- Opening Delimiter -

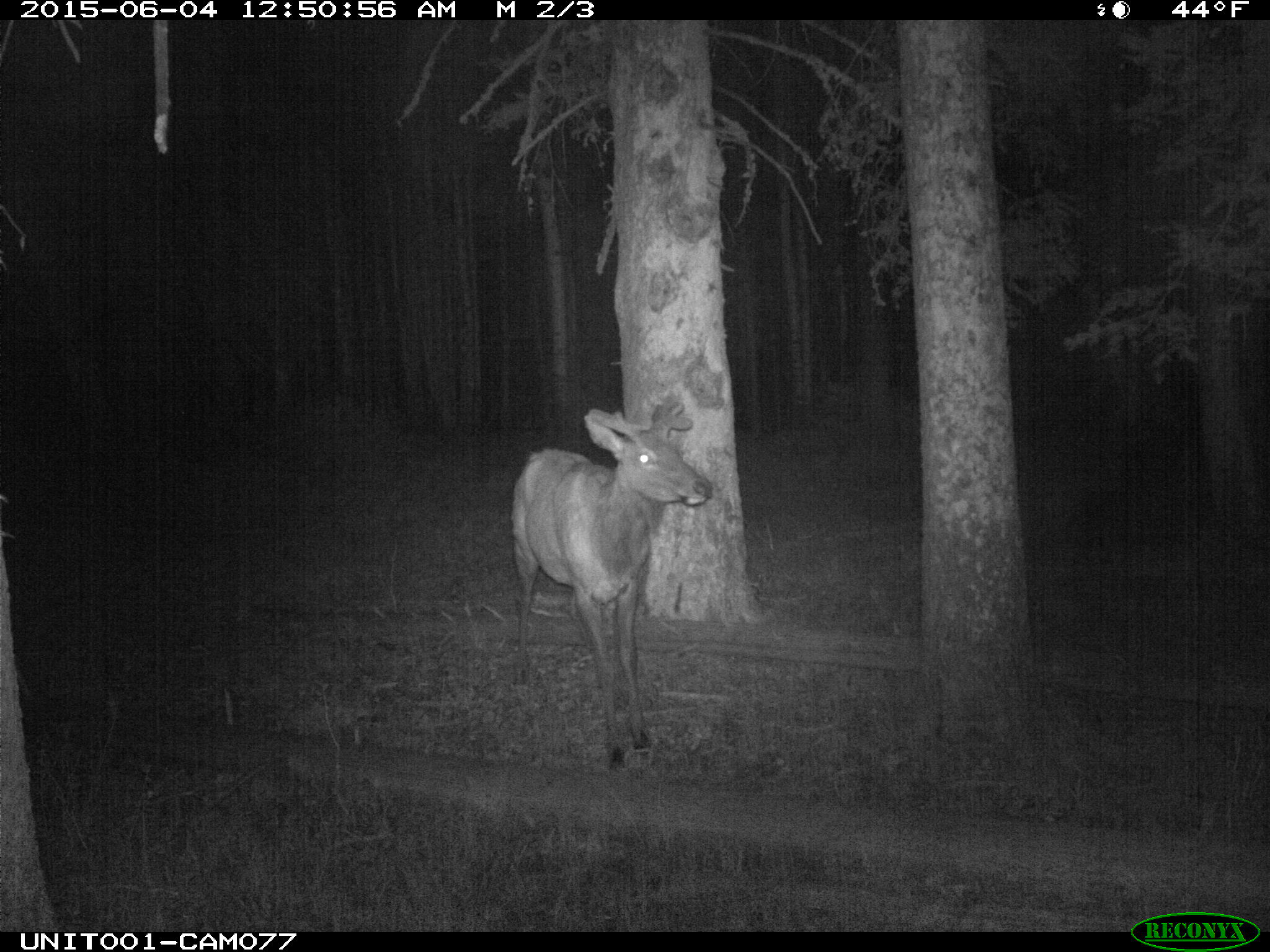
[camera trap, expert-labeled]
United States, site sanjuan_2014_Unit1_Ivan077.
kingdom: Animalia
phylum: Chordata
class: Mammalia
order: Artiodactyla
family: Cervidae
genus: Cervus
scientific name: Cervus elaphus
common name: red deer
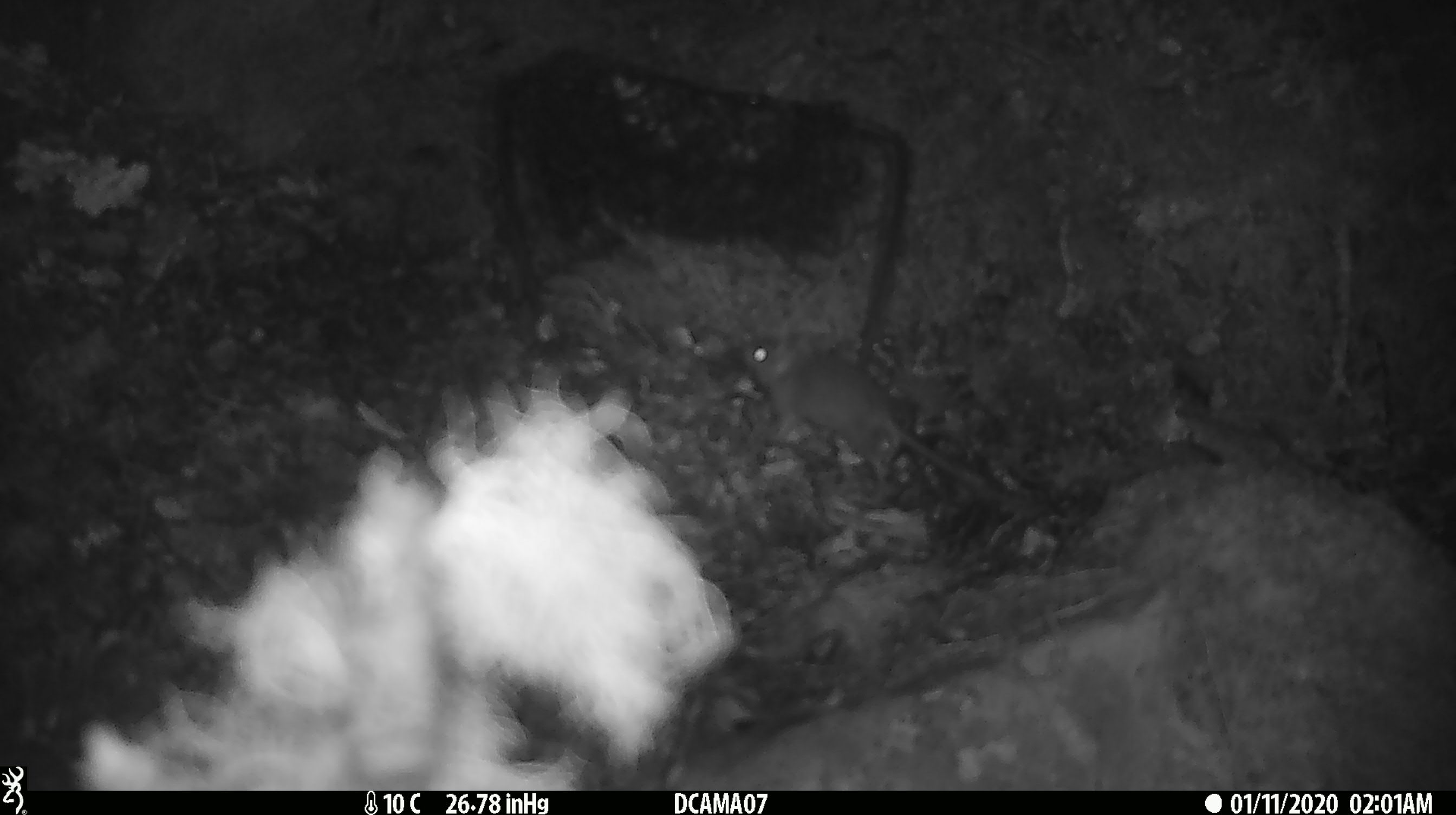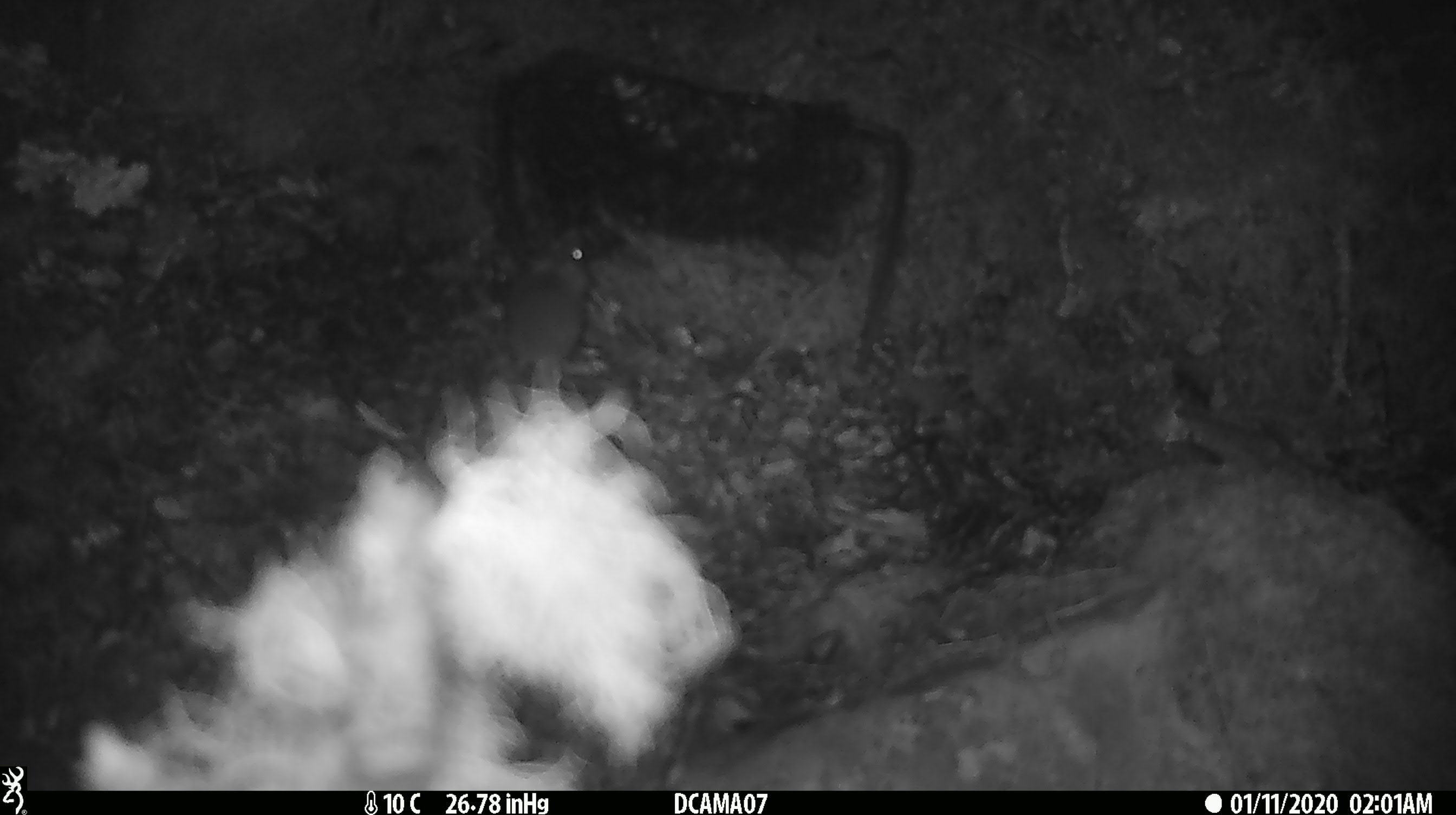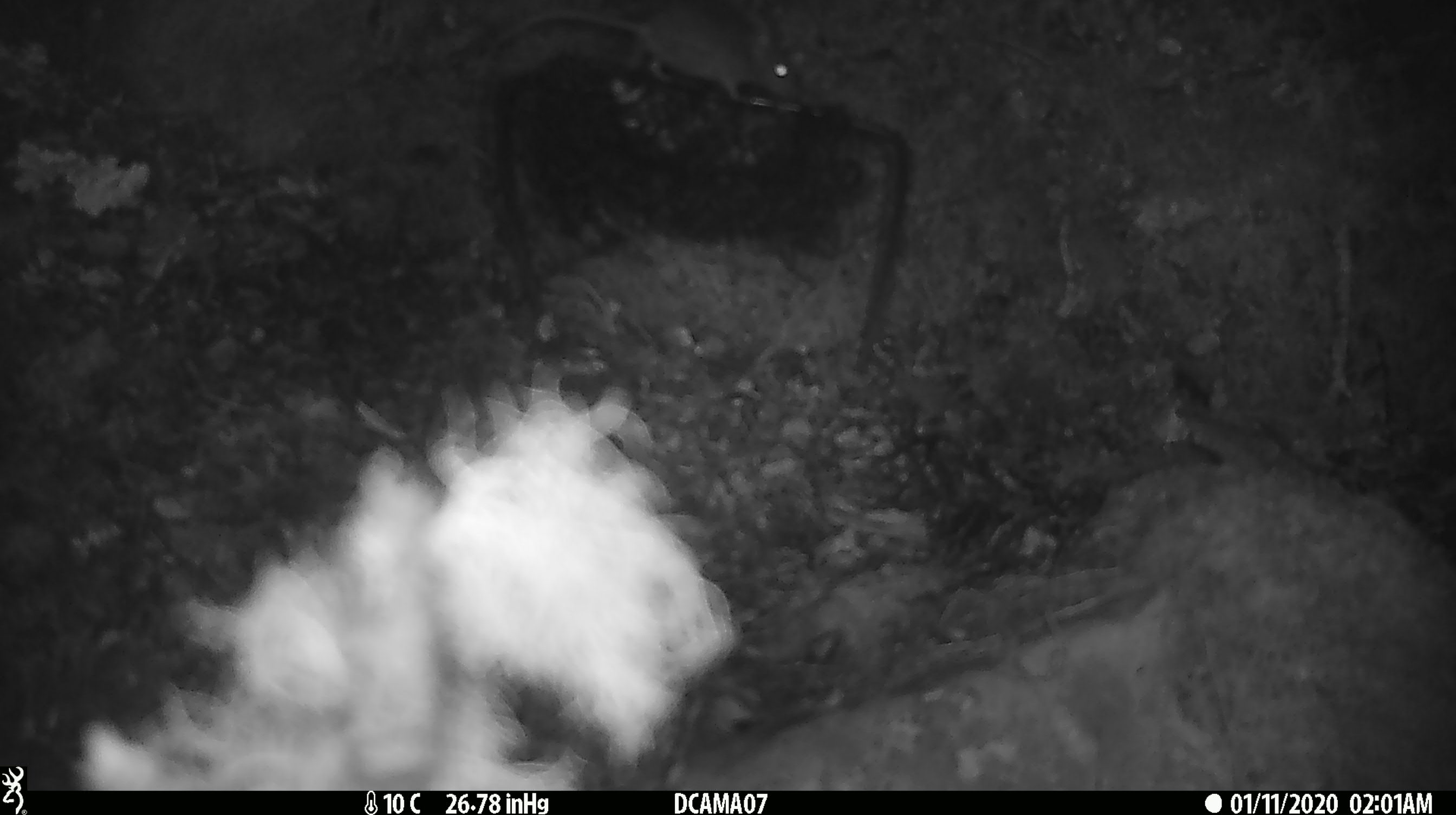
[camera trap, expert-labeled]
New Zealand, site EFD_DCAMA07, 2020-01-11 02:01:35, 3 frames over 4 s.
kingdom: Animalia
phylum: Chordata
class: Mammalia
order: Rodentia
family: Muridae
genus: Mus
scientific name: Mus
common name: mouse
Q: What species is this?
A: Mouse (Mus).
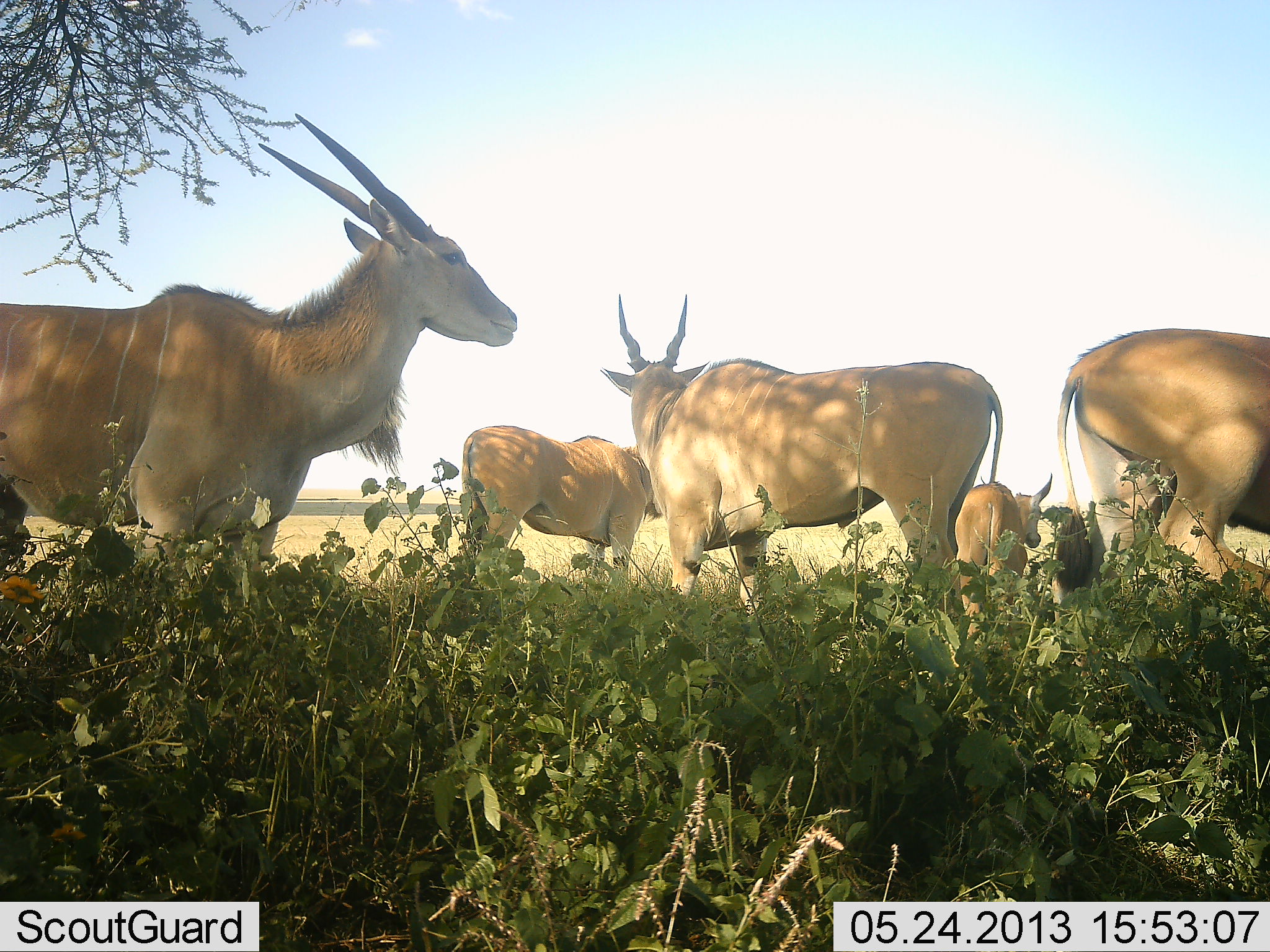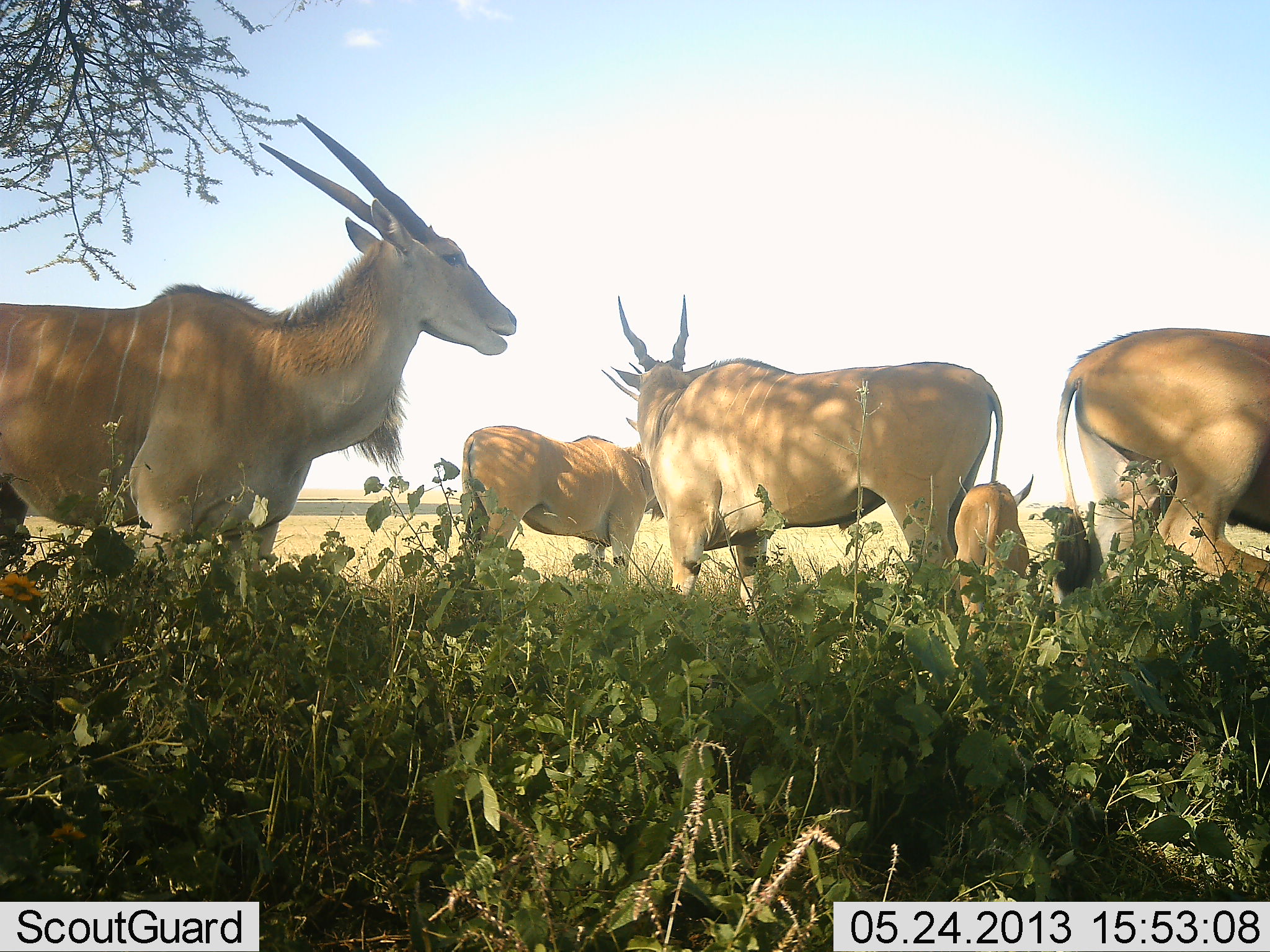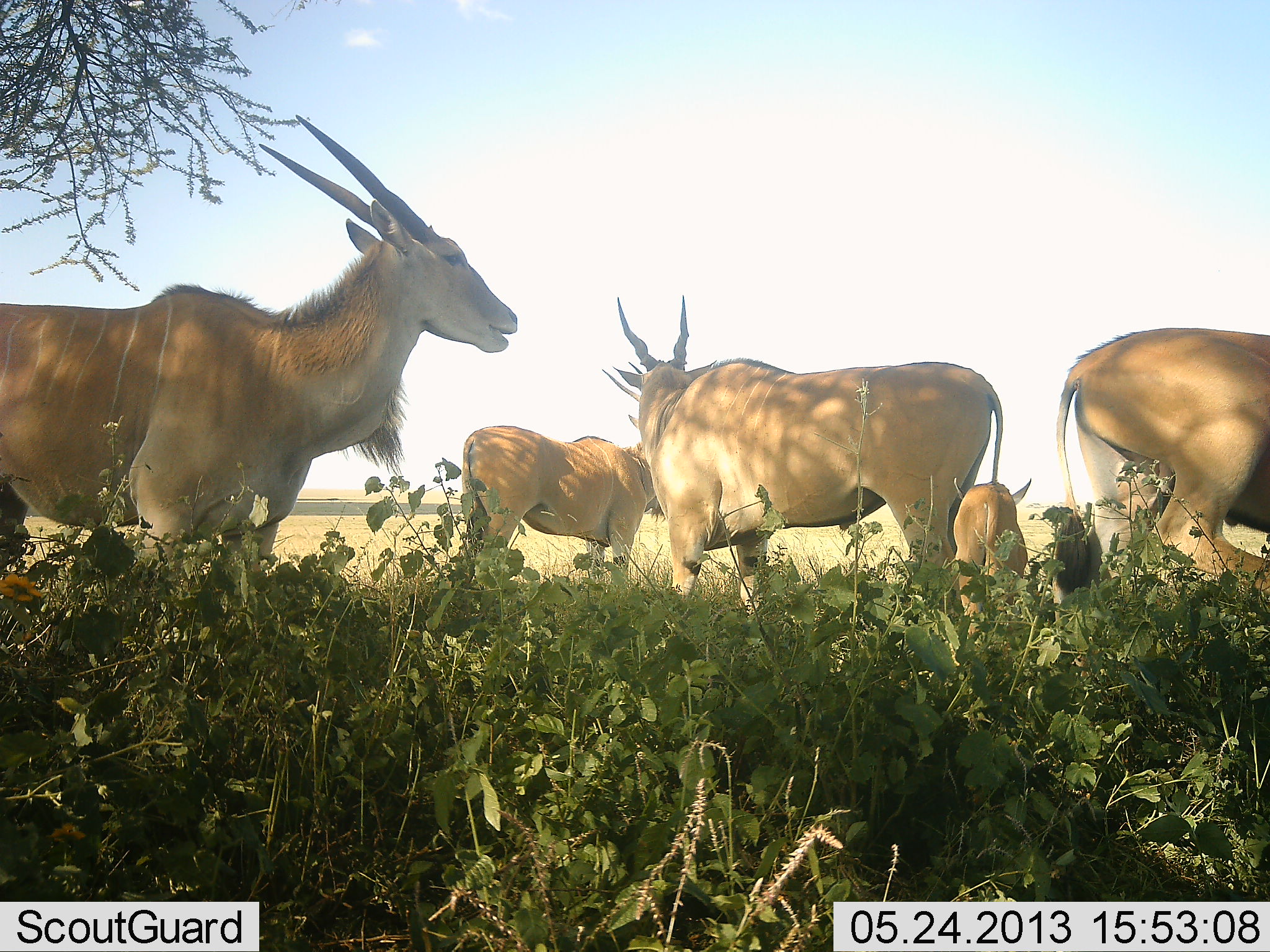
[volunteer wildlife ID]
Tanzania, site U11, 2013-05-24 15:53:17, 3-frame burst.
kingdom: Animalia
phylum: Chordata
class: Mammalia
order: Artiodactyla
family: Bovidae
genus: Tragelaphus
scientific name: Tragelaphus oryx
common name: eland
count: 5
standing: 85%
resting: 12%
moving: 3%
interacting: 6%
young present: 35%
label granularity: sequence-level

- Closing Delimiter -

Print every line of the material exactly as written, but drop the pictures.

[camera trap, expert-labeled]
United States, site sanjuan_2014_Unit1_Ivan077.
kingdom: Animalia
phylum: Chordata
class: Mammalia
order: Artiodactyla
family: Cervidae
genus: Cervus
scientific name: Cervus elaphus
common name: red deer
[camera trap, expert-labeled]
New Zealand, site EFD_DCAMA07, 2020-01-11 02:01:35, 3 frames over 4 s.
kingdom: Animalia
phylum: Chordata
class: Mammalia
order: Rodentia
family: Muridae
genus: Mus
scientific name: Mus
common name: mouse
Q: What species is this?
A: Mouse (Mus).
[volunteer wildlife ID]
Tanzania, site U11, 2013-05-24 15:53:17, 3-frame burst.
kingdom: Animalia
phylum: Chordata
class: Mammalia
order: Artiodactyla
family: Bovidae
genus: Tragelaphus
scientific name: Tragelaphus oryx
common name: eland
count: 5
standing: 85%
resting: 12%
moving: 3%
interacting: 6%
young present: 35%
label granularity: sequence-level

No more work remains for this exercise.